*** Excerpt provided

Eat your fruit. It's good for you even in hamburgers! Cherry hamburgers may be healthier for you than regular hamburgers, based on the results of a study by scientists looking into this unusual combination.

Adding cherries to hamburger meat retards spoilage and reduces the formation of suspected cancer-causing compounds known as HAAs (heterocyclic aromatic amines), according to researchers at Michigan State University. Previous research into the effect of combining cherry tissue with ground beef has shown the resulting product to be lower in fat, yet juicier and more tender than pure beef burgers.

Cherry burgers are an increasingly popular food item, particularly on school lunch menus in 16 states, and the subject of research reported in the Nov. 7 web edition of the Journal of Agricultural and Food Chemistry, published by the American Chemical Society, the world's largest scientific society. The article will appear in the Dec. 21 print edition of the peer-reviewed journal.

"Cherry tissue will not only slow down the oxidative deterioration of meat lipids but will also substantially reduce the formation of heterocyclic aromatic amines," says J. Ian Gray, Ph.D., professor of food science at Michigan State University in East Lansing. HAAs are formed naturally during cooking. Many of them have been determined to cause cancer in some animals and are suspected to be carcinogenic in humans. A primary cause of off-flavor, lipid oxidation also causes discoloring and texture change of meat during storage.

******
*** Data for review

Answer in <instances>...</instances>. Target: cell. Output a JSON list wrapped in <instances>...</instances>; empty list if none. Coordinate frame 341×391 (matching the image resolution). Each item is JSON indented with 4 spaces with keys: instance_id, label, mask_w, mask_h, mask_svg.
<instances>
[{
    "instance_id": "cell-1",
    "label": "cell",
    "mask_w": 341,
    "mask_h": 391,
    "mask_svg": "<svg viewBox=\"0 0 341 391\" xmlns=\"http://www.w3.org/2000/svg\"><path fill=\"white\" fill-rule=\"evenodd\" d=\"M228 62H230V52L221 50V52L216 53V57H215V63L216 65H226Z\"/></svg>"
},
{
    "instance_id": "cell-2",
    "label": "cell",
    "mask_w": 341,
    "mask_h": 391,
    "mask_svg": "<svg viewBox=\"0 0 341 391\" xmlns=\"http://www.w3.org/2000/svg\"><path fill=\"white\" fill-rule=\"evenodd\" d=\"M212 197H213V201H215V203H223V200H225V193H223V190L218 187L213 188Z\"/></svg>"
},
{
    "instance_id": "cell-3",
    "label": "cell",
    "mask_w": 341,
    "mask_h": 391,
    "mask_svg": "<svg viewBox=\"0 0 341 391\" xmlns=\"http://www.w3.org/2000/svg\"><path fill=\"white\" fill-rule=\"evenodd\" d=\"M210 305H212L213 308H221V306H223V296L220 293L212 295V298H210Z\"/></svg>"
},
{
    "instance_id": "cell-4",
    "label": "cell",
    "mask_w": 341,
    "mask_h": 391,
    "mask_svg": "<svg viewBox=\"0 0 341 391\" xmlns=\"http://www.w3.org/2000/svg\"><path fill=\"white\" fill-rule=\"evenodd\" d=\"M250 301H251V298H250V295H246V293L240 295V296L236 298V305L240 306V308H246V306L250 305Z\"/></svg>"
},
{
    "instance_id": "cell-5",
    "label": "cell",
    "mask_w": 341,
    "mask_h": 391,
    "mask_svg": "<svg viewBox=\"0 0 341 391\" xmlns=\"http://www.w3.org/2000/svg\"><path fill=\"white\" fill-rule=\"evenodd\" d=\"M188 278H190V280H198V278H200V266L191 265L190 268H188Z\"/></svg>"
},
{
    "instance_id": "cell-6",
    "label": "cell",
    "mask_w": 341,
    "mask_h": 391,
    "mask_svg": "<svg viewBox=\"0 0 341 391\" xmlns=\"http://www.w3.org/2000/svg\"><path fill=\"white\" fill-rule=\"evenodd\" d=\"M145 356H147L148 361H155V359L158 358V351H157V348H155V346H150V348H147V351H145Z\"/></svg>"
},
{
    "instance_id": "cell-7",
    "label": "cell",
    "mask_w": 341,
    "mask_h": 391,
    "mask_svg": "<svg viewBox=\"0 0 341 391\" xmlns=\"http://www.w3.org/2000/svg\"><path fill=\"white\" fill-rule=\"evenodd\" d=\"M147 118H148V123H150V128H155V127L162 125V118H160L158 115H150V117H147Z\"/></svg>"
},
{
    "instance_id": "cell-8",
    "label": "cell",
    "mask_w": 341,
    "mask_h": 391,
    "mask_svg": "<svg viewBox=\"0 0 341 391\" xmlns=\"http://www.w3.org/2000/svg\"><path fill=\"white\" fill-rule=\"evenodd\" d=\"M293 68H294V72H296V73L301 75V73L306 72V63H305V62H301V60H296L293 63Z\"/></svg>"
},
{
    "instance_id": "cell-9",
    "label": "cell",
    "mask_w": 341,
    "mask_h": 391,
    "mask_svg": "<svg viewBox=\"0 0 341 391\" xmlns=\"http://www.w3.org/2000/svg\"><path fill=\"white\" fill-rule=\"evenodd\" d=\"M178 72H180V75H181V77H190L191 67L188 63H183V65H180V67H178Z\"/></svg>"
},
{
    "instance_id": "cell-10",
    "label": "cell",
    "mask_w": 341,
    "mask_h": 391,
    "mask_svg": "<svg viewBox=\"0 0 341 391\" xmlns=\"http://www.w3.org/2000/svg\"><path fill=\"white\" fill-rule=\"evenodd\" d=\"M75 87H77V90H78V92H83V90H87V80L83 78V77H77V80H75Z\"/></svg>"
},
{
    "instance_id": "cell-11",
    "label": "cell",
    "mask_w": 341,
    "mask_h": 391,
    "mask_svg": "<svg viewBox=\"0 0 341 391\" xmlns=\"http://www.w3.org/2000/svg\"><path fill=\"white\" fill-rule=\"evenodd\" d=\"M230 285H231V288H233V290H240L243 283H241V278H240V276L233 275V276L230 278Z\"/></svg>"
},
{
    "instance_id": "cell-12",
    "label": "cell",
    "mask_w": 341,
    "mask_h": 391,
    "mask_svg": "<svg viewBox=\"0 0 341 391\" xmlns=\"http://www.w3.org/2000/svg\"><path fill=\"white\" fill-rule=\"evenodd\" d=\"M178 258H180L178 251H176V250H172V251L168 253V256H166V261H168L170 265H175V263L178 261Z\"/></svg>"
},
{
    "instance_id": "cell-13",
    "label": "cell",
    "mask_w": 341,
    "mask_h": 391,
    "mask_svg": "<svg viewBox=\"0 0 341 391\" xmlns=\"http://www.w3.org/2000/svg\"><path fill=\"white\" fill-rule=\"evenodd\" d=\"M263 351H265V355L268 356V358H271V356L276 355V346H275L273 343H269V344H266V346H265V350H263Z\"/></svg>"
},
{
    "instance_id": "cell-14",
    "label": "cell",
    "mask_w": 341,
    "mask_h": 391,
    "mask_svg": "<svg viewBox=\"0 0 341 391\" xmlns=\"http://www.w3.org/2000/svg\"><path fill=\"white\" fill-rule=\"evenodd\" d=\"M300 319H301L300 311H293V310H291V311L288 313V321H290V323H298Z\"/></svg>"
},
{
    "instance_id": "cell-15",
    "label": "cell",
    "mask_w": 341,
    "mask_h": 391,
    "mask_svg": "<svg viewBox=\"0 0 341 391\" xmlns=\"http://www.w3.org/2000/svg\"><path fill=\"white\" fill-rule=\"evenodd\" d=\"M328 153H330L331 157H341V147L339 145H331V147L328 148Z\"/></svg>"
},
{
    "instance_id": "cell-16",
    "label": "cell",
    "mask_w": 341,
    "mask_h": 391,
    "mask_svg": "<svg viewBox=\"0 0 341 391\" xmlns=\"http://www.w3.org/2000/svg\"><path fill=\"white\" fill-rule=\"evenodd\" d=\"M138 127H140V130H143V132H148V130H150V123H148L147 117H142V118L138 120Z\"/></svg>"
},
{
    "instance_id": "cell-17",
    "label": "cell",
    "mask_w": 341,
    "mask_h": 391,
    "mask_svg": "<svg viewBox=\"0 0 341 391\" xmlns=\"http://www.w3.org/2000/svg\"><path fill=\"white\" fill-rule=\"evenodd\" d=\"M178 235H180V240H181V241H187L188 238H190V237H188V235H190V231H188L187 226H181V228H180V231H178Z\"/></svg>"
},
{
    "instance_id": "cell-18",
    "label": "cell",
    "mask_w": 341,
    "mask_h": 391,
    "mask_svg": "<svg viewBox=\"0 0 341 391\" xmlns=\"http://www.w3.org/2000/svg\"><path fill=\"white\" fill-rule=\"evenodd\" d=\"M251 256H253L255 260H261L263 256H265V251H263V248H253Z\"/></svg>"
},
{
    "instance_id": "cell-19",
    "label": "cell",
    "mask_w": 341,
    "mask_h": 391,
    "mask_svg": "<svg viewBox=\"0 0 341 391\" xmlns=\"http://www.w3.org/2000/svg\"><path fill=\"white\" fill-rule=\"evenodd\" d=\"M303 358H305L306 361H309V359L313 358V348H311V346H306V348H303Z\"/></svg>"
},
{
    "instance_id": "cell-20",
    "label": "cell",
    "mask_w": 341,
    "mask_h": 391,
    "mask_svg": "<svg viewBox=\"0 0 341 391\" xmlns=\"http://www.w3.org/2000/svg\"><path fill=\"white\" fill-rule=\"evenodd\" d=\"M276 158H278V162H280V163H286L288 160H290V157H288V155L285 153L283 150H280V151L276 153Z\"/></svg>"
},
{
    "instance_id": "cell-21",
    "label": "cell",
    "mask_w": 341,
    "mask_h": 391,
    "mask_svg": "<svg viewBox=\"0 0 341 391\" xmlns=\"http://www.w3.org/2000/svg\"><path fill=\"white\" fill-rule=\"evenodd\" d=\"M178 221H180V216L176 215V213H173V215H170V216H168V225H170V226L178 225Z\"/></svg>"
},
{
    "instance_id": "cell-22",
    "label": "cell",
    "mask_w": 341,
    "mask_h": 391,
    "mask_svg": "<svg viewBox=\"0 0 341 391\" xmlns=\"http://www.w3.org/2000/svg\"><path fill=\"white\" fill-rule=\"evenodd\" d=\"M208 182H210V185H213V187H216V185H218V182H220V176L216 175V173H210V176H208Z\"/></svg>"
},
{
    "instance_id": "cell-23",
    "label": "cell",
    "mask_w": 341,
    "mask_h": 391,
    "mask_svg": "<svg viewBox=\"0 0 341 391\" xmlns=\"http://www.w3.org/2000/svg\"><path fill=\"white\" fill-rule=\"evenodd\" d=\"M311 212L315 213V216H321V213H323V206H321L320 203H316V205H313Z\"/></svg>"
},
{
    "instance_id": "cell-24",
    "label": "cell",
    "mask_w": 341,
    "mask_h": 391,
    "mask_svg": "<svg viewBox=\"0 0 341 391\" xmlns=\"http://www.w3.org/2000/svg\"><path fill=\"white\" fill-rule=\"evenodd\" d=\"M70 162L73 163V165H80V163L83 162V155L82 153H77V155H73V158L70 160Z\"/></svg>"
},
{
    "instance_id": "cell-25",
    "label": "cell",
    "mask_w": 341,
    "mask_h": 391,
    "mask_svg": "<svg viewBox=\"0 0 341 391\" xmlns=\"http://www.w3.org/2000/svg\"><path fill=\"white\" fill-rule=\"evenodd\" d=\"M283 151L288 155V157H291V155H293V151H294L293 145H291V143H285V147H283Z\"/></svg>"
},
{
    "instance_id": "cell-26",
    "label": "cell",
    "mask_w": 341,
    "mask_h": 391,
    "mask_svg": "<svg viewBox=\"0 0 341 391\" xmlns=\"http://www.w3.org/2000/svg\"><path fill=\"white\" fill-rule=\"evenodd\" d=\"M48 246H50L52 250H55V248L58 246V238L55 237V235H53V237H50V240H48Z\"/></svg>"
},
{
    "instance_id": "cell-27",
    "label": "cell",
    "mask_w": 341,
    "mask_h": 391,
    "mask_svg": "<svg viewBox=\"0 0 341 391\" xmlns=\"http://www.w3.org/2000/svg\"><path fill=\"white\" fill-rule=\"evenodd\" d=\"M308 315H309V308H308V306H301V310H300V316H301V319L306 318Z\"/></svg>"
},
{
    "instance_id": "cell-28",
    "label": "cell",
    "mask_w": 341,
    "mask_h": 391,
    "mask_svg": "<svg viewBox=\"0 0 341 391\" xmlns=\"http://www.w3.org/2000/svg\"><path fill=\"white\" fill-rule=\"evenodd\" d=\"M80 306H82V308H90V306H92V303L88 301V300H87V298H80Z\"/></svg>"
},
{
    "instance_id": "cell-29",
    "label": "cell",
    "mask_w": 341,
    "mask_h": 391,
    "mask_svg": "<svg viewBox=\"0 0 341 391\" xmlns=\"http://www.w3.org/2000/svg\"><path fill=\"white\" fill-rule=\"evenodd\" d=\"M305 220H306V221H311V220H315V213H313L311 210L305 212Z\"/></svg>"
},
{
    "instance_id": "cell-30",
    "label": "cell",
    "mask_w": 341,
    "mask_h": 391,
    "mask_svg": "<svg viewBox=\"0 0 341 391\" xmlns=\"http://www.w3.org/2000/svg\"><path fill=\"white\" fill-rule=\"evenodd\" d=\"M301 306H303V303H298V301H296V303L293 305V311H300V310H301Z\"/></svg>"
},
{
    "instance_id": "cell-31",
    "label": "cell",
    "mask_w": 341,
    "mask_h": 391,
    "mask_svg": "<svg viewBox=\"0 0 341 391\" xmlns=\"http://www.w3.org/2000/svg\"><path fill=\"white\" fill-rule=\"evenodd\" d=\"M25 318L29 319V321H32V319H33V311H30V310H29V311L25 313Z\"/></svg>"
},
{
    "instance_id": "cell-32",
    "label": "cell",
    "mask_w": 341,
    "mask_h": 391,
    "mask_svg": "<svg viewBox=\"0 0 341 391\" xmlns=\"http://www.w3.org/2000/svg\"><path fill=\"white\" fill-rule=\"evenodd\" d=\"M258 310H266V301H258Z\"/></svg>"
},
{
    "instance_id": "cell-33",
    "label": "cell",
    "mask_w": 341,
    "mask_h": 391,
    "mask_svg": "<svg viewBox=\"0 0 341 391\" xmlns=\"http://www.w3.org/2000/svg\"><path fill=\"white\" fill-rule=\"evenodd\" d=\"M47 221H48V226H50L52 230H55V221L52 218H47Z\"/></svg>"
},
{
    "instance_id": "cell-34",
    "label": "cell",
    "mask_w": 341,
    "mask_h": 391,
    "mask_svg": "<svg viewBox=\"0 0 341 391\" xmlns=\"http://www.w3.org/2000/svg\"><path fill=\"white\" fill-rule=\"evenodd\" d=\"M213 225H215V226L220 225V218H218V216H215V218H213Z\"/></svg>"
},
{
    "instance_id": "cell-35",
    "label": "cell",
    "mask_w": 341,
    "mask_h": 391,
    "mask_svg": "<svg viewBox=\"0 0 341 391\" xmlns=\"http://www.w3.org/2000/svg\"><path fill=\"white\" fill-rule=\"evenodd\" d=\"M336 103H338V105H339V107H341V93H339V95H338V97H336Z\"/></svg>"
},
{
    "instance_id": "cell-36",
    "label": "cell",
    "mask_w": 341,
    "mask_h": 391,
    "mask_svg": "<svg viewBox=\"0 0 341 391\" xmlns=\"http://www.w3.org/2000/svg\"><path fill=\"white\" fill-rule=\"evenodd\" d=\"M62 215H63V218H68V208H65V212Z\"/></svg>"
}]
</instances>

******

* _What this exercise asks_
1 > In the cherry hamburger excerpt, in how many states do cherry burgers appear on school lunch menus?
2 > Retype the part of the cherry hamburger excerpt starting with "Cherry burgers are" and going on through "the peer-reviewed journal.".
3 > Write a continuation of the cherry hamburger excerpt, picking up after its last sentence.

* _Answers by item_
1 > 16 states.

2 >
Cherry burgers are an increasingly popular food item, particularly on school lunch menus in 16 states, and the subject of research reported in the Nov. 7 web edition of the Journal of Agricultural and Food Chemistry, published by the American Chemical Society, the world's largest scientific society. The article will appear in the Dec. 21 print edition of the peer-reviewed journal.

3 >
In the study, MSU researchers found that ground beef patties containing 15 percent fat and 11.5 percent tart cherry tissue had "significantly" fewer HAAs when pan fried, compared to patties without cherry tissue added. The overall HAA reduction ranged from nearly 69 percent to 78.5 percent. The reduction is "clearly due to cherry components functioning as inhibitors of the reaction(s) leading to HAA formation," according to the journal article. Measurements done during the study showed that the fat content of cherry patties was lower than that of regular patties, but the moisture content was greater, thereby verifying early findings.

Cherry burgers are on school menus in 16 states as part of the U.S. Department of Agriculture National School Lunch Program, according to Ray Pleva, the northern Michigan butcher and cherry grower who created the product. The states, he says, are Arizona, California, Illinois, Indiana, Kentucky, Massachusetts, Michigan, New Jersey, North Carolina, Ohio, Oregon, Pennsylvania, South Carolina, Tennessee, Washington and West Virginia. Earlier this year, a member of the Michigan Legislature proposed, unsuccessfully, that they be proclaimed as the official Michigan state burger.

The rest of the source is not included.